*DATA FOR THIS TASK*:
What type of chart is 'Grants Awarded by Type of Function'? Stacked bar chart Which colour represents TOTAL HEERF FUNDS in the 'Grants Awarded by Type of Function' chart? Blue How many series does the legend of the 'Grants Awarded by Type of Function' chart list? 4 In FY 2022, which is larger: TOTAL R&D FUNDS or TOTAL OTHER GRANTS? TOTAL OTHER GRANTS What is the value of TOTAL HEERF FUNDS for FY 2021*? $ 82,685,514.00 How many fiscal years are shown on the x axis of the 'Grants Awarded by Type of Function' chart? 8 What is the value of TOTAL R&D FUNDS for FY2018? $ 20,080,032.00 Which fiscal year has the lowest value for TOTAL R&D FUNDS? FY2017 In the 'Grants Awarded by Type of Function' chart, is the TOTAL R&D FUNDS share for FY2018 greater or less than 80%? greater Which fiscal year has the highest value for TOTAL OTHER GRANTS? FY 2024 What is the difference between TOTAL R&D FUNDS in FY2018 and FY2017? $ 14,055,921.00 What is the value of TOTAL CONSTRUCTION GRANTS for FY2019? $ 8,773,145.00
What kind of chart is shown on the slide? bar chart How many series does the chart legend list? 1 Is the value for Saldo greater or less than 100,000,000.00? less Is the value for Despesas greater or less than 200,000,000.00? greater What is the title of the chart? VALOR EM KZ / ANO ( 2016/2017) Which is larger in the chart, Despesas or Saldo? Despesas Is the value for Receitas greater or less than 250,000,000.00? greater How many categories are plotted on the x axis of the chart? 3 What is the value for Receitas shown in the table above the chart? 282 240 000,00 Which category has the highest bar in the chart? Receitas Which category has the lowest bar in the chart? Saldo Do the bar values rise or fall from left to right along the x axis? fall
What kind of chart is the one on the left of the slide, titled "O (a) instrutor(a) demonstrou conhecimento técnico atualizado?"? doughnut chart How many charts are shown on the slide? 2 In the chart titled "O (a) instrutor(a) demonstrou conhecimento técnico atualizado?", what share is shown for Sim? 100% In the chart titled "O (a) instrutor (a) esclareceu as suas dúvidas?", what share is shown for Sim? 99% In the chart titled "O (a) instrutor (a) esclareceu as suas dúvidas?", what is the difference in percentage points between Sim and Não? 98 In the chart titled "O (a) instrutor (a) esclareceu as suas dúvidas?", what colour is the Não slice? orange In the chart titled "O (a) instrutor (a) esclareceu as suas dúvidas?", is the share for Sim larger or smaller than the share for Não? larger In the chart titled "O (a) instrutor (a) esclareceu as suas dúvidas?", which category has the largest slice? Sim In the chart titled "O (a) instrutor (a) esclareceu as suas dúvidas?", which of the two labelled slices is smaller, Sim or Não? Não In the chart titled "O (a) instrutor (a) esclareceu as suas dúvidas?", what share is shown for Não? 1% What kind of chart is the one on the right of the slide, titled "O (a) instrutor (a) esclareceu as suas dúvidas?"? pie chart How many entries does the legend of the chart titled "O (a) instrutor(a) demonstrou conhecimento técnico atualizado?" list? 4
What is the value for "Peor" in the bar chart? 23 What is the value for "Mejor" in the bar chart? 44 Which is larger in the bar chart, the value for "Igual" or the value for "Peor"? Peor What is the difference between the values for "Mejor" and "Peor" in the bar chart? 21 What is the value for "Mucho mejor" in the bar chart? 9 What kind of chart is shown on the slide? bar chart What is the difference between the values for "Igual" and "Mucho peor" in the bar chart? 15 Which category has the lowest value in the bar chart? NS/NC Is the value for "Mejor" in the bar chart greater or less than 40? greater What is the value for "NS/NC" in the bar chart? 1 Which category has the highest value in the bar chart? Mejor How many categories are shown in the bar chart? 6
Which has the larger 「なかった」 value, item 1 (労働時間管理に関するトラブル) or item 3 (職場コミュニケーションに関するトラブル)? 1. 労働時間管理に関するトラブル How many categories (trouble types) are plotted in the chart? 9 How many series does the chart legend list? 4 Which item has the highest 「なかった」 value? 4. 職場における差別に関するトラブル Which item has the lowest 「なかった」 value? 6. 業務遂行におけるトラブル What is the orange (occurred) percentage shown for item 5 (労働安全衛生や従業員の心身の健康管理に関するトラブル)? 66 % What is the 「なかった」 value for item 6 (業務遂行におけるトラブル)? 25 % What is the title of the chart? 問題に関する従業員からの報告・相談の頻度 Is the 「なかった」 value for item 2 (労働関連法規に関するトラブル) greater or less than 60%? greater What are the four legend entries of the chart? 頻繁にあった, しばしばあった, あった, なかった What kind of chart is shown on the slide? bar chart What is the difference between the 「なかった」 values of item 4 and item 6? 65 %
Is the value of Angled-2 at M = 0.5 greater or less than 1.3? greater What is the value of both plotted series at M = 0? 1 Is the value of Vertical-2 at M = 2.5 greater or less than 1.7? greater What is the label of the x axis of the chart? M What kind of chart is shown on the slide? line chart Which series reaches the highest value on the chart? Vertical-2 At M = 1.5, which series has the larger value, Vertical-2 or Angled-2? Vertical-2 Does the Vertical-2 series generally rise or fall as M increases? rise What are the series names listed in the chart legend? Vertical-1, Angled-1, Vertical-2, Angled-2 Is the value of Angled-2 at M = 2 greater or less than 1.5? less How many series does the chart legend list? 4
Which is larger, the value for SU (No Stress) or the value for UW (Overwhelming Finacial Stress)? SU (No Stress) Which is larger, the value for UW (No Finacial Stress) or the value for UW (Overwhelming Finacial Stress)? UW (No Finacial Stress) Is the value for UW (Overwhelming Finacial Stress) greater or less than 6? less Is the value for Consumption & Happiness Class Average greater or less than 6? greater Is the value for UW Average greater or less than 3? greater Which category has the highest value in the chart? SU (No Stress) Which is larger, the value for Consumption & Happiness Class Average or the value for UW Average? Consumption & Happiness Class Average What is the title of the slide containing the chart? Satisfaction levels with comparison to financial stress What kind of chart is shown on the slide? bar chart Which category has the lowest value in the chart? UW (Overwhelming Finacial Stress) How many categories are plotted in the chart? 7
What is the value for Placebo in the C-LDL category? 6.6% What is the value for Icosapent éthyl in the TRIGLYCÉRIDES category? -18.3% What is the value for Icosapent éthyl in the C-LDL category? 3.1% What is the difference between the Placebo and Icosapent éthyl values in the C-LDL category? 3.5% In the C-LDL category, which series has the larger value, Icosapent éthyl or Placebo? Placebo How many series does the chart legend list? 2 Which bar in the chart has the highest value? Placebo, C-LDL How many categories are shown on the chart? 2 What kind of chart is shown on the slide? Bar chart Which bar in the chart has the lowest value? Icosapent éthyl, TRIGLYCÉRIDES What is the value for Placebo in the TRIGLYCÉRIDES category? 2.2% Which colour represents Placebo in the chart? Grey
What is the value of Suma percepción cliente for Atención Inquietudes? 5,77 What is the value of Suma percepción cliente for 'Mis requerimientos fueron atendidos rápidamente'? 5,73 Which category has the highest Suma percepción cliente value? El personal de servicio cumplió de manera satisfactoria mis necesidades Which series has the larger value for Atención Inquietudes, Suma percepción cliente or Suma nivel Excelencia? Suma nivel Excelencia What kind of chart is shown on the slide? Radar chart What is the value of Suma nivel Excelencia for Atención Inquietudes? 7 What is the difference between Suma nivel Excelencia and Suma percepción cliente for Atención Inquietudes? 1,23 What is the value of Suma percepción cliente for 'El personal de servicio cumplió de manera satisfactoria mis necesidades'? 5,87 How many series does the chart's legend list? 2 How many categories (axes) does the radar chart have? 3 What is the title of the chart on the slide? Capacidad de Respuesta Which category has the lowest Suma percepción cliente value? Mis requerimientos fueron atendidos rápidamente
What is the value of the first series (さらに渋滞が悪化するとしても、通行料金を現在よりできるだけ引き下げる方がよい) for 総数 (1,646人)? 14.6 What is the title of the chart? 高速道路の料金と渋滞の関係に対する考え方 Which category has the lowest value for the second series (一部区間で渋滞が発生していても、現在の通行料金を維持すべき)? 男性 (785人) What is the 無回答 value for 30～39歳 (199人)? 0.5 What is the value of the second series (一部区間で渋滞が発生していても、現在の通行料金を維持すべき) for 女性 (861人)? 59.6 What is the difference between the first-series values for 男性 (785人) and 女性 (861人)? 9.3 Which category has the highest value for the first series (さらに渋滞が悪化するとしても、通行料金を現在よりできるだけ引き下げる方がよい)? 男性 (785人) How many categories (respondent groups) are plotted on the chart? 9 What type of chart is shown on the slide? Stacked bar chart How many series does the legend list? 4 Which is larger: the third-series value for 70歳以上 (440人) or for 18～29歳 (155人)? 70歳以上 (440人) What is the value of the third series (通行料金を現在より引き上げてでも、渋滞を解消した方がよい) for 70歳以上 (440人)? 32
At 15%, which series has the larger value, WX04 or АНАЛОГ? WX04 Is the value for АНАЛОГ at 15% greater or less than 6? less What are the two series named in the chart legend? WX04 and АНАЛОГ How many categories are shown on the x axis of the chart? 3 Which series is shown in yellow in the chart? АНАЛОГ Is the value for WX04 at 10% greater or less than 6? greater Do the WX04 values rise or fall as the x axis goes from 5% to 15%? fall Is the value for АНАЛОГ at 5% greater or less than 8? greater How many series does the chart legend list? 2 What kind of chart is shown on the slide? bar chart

*EXERCISE DIRECTIONS*: Set out the rows above as a numbered list, starting with the first line and ending with the line containing "x axis? fall", both included. Leave out any blank lines.

*RESULT BELOW*:
1. What type of chart is 'Grants Awarded by Type of Function'? Stacked bar chart Which colour represents TOTAL HEERF FUNDS in the 'Grants Awarded by Type of Function' chart? Blue How many series does the legend of the 'Grants Awarded by Type of Function' chart list? 4 In FY 2022, which is larger: TOTAL R&D FUNDS or TOTAL OTHER GRANTS? TOTAL OTHER GRANTS What is the value of TOTAL HEERF FUNDS for FY 2021*? $ 82,685,514.00 How many fiscal years are shown on the x axis of the 'Grants Awarded by Type of Function' chart? 8 What is the value of TOTAL R&D FUNDS for FY2018? $ 20,080,032.00 Which fiscal year has the lowest value for TOTAL R&D FUNDS? FY2017 In the 'Grants Awarded by Type of Function' chart, is the TOTAL R&D FUNDS share for FY2018 greater or less than 80%? greater Which fiscal year has the highest value for TOTAL OTHER GRANTS? FY 2024 What is the difference between TOTAL R&D FUNDS in FY2018 and FY2017? $ 14,055,921.00 What is the value of TOTAL CONSTRUCTION GRANTS for FY2019? $ 8,773,145.00
2. What kind of chart is shown on the slide? bar chart How many series does the chart legend list? 1 Is the value for Saldo greater or less than 100,000,000.00? less Is the value for Despesas greater or less than 200,000,000.00? greater What is the title of the chart? VALOR EM KZ / ANO ( 2016/2017) Which is larger in the chart, Despesas or Saldo? Despesas Is the value for Receitas greater or less than 250,000,000.00? greater How many categories are plotted on the x axis of the chart? 3 What is the value for Receitas shown in the table above the chart? 282 240 000,00 Which category has the highest bar in the chart? Receitas Which category has the lowest bar in the chart? Saldo Do the bar values rise or fall from left to right along the x axis? fall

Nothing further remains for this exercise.